For years, wealth management has been banks' crown jewel - a source of high margins and growth in an increasingly challenging regulatory and market environment. But lately that jewel has been losing its luster. The biggest U.S. wealth managers have been reporting slower profit growth and slipping margins in recent quarters as confusion about markets' direction sapped demand for their services in favor of safe assets, such as cash.
Now, as banks kick off second-quarter reporting this week, analysts expect more weakness this year, citing uncertainty related to Britain's June 23 decision to leave the European Union, U.S. elections and the Federal Reserve's policy.
"The market instability from Brexit will definitely put pressure on (wealth management) goals," said Stephen Biggar, head of financial services equity research at Argus.
On Friday, Barclays analysts cut second-quarter earnings estimates for Morgan Stanley based partially on an expectation of "below trend growth" in wealth management. They also expect lower revenues at wealth units of Bank of America Corp and Wells Fargo & Co.
"Banks promised investors wealth management (returns), and the business has just been meh," said Ryan Caldwell, chief investment officer of Chiron Investment Management LLC in Kansas City, which invests in bank stocks.
Profit margins at the wealth management arms of UBS and Morgan Stanley fell 16 percentage points and 1 point respectively in the first quarter over the same quarter last year. Wells Fargo Advisors' net income fell 14 percent last quarter over the previous year, according to financial reports.
Barclays projects that Morgan Stanley's margins will stay at around 21 percent in the second quarter.
Until conditions improve, "investors are going to be wondering how banks are going to drive returns," Caldwell added.
Faced with market volatility and uncertainty, investors have amassed their largest cash pile since 2001 and equity holdings are at a four-year low, according to a Bank of America Merrill Lynch study released in mid-June.
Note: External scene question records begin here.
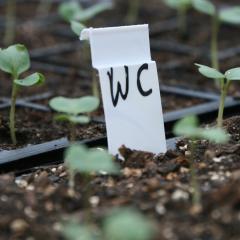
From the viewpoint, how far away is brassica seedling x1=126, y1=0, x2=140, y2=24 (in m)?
3.08

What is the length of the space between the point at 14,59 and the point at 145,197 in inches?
19.2

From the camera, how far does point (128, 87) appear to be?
1.22 meters

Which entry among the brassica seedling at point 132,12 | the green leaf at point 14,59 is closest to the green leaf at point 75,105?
the green leaf at point 14,59

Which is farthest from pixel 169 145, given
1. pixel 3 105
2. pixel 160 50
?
pixel 160 50

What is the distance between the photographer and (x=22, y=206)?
1004 mm

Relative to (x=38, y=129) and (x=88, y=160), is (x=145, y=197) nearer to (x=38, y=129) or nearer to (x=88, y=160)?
(x=88, y=160)

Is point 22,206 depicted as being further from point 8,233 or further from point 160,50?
point 160,50

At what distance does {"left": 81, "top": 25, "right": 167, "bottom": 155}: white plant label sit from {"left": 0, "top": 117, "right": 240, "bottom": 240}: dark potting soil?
0.11 ft

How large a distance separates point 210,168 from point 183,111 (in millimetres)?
554

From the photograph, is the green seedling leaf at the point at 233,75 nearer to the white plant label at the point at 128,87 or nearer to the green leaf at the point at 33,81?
the white plant label at the point at 128,87

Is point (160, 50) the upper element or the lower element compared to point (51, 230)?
lower

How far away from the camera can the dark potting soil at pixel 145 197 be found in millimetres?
925

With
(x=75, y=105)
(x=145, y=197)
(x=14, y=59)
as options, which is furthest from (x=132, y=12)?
(x=145, y=197)

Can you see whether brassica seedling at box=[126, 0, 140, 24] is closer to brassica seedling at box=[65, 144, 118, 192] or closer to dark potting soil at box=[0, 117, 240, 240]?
dark potting soil at box=[0, 117, 240, 240]
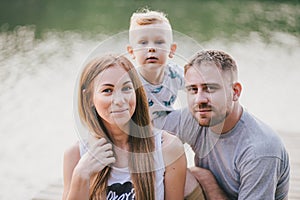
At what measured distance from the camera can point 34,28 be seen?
531 centimetres

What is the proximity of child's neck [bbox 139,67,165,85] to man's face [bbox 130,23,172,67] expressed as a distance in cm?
1

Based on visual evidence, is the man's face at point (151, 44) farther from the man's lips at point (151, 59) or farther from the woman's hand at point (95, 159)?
the woman's hand at point (95, 159)

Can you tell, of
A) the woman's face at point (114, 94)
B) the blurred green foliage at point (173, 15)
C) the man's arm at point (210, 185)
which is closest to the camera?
the woman's face at point (114, 94)

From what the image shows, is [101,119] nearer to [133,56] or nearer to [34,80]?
[133,56]

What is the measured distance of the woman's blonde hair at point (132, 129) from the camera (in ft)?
4.32

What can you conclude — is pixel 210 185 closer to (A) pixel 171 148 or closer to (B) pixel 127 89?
(A) pixel 171 148

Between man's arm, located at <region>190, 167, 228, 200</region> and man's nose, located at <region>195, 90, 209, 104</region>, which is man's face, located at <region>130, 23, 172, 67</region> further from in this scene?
man's arm, located at <region>190, 167, 228, 200</region>

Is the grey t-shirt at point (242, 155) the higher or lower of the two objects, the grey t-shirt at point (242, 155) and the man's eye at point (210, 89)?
the lower

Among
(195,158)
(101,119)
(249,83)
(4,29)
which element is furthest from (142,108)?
(4,29)

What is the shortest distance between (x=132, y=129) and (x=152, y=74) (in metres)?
0.14

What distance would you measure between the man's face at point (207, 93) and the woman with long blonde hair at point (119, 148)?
0.09 m

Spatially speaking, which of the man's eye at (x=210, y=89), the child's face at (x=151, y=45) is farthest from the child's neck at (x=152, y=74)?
the man's eye at (x=210, y=89)

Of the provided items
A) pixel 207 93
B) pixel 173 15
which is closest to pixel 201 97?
pixel 207 93

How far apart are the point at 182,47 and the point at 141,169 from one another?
302 mm
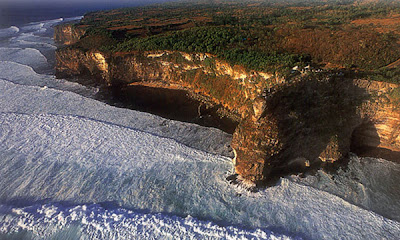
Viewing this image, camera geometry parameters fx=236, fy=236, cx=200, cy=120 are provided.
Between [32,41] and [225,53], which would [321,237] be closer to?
[225,53]

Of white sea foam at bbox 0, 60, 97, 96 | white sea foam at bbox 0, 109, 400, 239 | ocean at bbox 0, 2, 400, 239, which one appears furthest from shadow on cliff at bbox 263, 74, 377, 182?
white sea foam at bbox 0, 60, 97, 96

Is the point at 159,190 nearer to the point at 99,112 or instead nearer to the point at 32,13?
the point at 99,112

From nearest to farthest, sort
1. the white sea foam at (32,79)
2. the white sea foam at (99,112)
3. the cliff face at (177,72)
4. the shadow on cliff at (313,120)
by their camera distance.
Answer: the shadow on cliff at (313,120) → the white sea foam at (99,112) → the cliff face at (177,72) → the white sea foam at (32,79)

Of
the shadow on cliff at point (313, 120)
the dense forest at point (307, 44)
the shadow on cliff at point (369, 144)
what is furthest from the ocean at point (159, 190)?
the dense forest at point (307, 44)

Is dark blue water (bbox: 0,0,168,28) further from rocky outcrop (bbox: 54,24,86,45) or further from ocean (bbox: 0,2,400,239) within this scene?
ocean (bbox: 0,2,400,239)

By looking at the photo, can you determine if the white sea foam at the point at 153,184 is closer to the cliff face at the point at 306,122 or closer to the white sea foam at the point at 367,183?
the white sea foam at the point at 367,183

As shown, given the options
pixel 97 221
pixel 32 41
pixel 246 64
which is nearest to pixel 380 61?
pixel 246 64
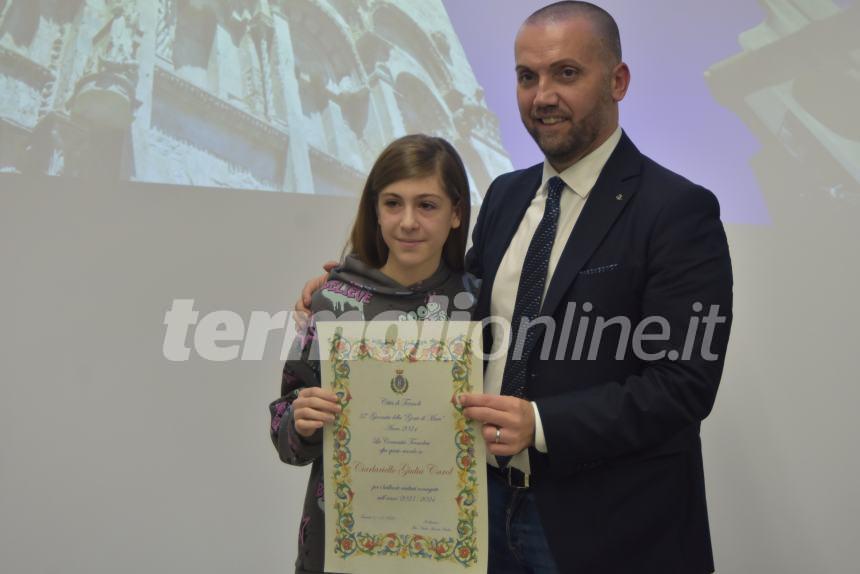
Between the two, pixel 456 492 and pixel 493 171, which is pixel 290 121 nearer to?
pixel 493 171

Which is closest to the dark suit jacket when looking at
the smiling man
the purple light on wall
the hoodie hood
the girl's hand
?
the smiling man

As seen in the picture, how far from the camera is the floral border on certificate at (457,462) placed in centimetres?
134

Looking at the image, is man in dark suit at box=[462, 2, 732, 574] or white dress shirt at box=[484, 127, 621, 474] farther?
white dress shirt at box=[484, 127, 621, 474]

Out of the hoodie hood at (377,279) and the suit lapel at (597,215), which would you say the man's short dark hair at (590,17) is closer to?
the suit lapel at (597,215)

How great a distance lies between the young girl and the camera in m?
1.51

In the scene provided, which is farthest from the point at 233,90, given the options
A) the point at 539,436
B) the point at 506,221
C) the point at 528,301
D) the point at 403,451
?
the point at 539,436

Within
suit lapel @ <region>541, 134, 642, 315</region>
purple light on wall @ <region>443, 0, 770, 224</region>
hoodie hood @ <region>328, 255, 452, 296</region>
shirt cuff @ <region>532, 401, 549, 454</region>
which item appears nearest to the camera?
shirt cuff @ <region>532, 401, 549, 454</region>

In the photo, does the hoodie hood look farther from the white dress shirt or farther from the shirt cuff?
the shirt cuff

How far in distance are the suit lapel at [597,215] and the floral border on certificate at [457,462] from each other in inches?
8.6

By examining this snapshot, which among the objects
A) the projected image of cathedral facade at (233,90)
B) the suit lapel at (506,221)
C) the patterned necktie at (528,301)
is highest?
the projected image of cathedral facade at (233,90)

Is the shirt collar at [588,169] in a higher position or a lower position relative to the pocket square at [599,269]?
higher

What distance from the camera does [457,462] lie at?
4.48 feet

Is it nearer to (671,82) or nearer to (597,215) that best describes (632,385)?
(597,215)

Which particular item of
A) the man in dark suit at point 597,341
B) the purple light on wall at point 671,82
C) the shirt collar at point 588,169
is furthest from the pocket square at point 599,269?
the purple light on wall at point 671,82
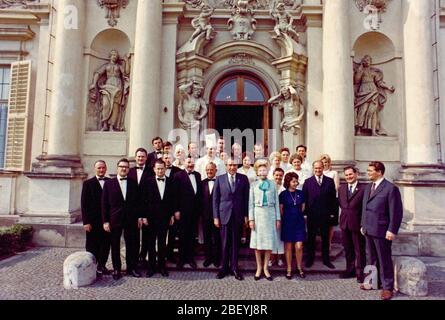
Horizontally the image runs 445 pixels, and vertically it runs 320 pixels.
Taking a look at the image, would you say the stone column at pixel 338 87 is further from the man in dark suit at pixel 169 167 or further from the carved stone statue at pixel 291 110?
the man in dark suit at pixel 169 167

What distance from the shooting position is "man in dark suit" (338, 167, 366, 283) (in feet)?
17.9

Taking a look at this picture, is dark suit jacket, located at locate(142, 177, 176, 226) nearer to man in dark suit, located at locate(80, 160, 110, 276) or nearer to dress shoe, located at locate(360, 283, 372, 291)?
man in dark suit, located at locate(80, 160, 110, 276)

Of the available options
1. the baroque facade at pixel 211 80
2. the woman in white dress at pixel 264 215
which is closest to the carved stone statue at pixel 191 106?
the baroque facade at pixel 211 80

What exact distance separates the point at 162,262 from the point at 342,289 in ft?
9.67

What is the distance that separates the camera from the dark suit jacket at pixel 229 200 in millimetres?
5590

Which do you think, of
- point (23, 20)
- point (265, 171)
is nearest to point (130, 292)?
point (265, 171)

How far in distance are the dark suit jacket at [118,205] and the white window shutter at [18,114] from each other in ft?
17.4

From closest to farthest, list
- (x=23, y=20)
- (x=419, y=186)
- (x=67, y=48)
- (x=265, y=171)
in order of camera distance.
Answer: (x=265, y=171), (x=419, y=186), (x=67, y=48), (x=23, y=20)

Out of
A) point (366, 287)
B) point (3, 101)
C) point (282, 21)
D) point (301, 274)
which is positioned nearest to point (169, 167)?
point (301, 274)

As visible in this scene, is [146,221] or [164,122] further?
[164,122]

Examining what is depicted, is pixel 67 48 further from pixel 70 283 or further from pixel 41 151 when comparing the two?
pixel 70 283

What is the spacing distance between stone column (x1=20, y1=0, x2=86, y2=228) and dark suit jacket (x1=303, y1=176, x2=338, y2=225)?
5.59 metres

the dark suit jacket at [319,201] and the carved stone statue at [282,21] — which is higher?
the carved stone statue at [282,21]

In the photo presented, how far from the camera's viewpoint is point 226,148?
969 cm
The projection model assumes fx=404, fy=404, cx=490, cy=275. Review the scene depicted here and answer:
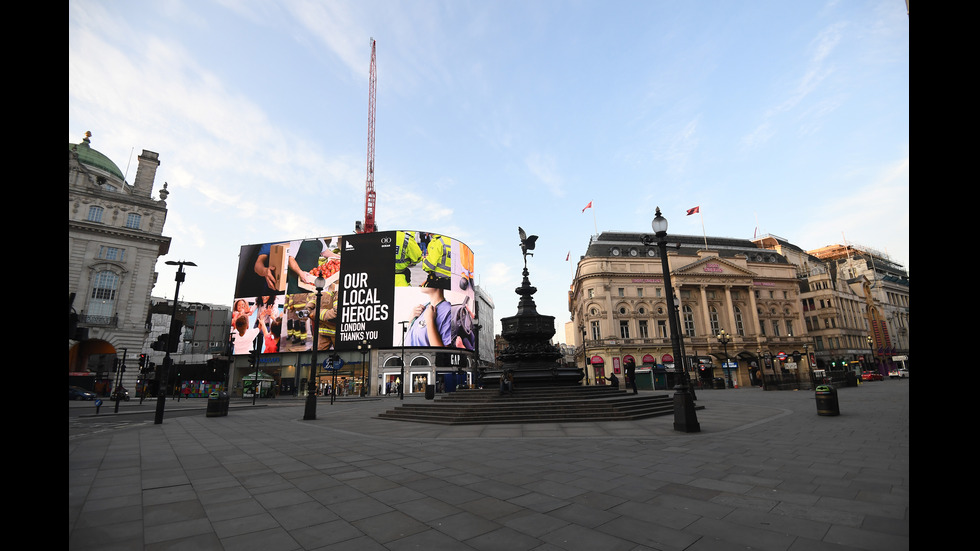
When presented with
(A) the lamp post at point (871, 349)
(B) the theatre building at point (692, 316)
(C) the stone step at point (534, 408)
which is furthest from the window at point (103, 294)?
(A) the lamp post at point (871, 349)

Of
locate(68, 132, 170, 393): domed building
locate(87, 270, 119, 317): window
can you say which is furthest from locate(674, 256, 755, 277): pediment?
locate(87, 270, 119, 317): window

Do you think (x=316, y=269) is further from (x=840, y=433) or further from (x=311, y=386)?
(x=840, y=433)

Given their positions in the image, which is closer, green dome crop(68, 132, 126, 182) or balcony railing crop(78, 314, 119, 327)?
balcony railing crop(78, 314, 119, 327)

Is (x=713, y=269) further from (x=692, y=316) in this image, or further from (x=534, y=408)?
(x=534, y=408)

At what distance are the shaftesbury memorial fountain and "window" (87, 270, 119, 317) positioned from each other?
48149mm

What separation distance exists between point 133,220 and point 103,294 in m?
9.01

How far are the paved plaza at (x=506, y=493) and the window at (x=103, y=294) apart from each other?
45.4 metres

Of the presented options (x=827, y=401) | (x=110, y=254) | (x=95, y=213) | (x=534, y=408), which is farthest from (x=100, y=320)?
(x=827, y=401)

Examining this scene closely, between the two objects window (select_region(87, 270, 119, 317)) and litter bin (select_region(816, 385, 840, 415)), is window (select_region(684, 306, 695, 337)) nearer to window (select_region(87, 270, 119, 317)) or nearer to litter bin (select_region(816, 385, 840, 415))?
litter bin (select_region(816, 385, 840, 415))

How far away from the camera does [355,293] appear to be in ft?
197

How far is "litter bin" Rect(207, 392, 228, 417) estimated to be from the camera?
1959 centimetres

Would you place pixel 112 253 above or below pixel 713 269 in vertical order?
above
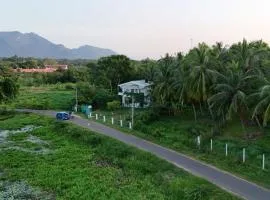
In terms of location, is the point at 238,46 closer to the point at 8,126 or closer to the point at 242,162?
the point at 242,162

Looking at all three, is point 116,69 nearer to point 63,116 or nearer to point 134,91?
point 134,91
That trend hurts wealth managers' ability to generate fee income from managing clients' assets.
The weakened wealth business leaves banks scrambling to generate profits as they have to contend with low interest rates, weak loan demand, poor trading conditions, a dearth of investment banking activity and escalating regulatory costs.
Banks have long touted wealth management as a remedy - a source of a steady stream of fees from a growing pool of assets.
Top executives have also promised investors fat margins from the business, betting that wealth clients will come to them for other financial services, like loans.
"We decided it was very important to add ballast to our institution to give us protection during a period of downside," Morgan Stanley CEO James Gorman said in June. "Wealth and asset management business is now almost exactly 50 percent of our firm revenues."
Gorman has promised the wealth business will bring pre-tax profit margins of 25 percent by next year. Last quarter, however, Morgan Stanley struggled to reach a 21 percent margin and analysts doubt such lofty goals are within reach anytime soon.
Compliance costs are another concern. The Labor Department estimates that a rule it issued in April will cost the wealth management industry between $10 and $31 billion in technology, legal counsel, training and new sales policy fees over the first decade.
That comes on top of routine compliance expenses, including fines issued by the Financial Industry Regulatory Authority or the U.S. Securities and Exchange Commission, which have been cracking down on risky behavior.
"Wealth management fees are under pressure and regulators are looking at these (businesses) with more scrutiny," said Ryan Kelley, portfolio manager of the Hennessy Large and Small Cap Financial Funds in Novato, California, which invests in bank stocks.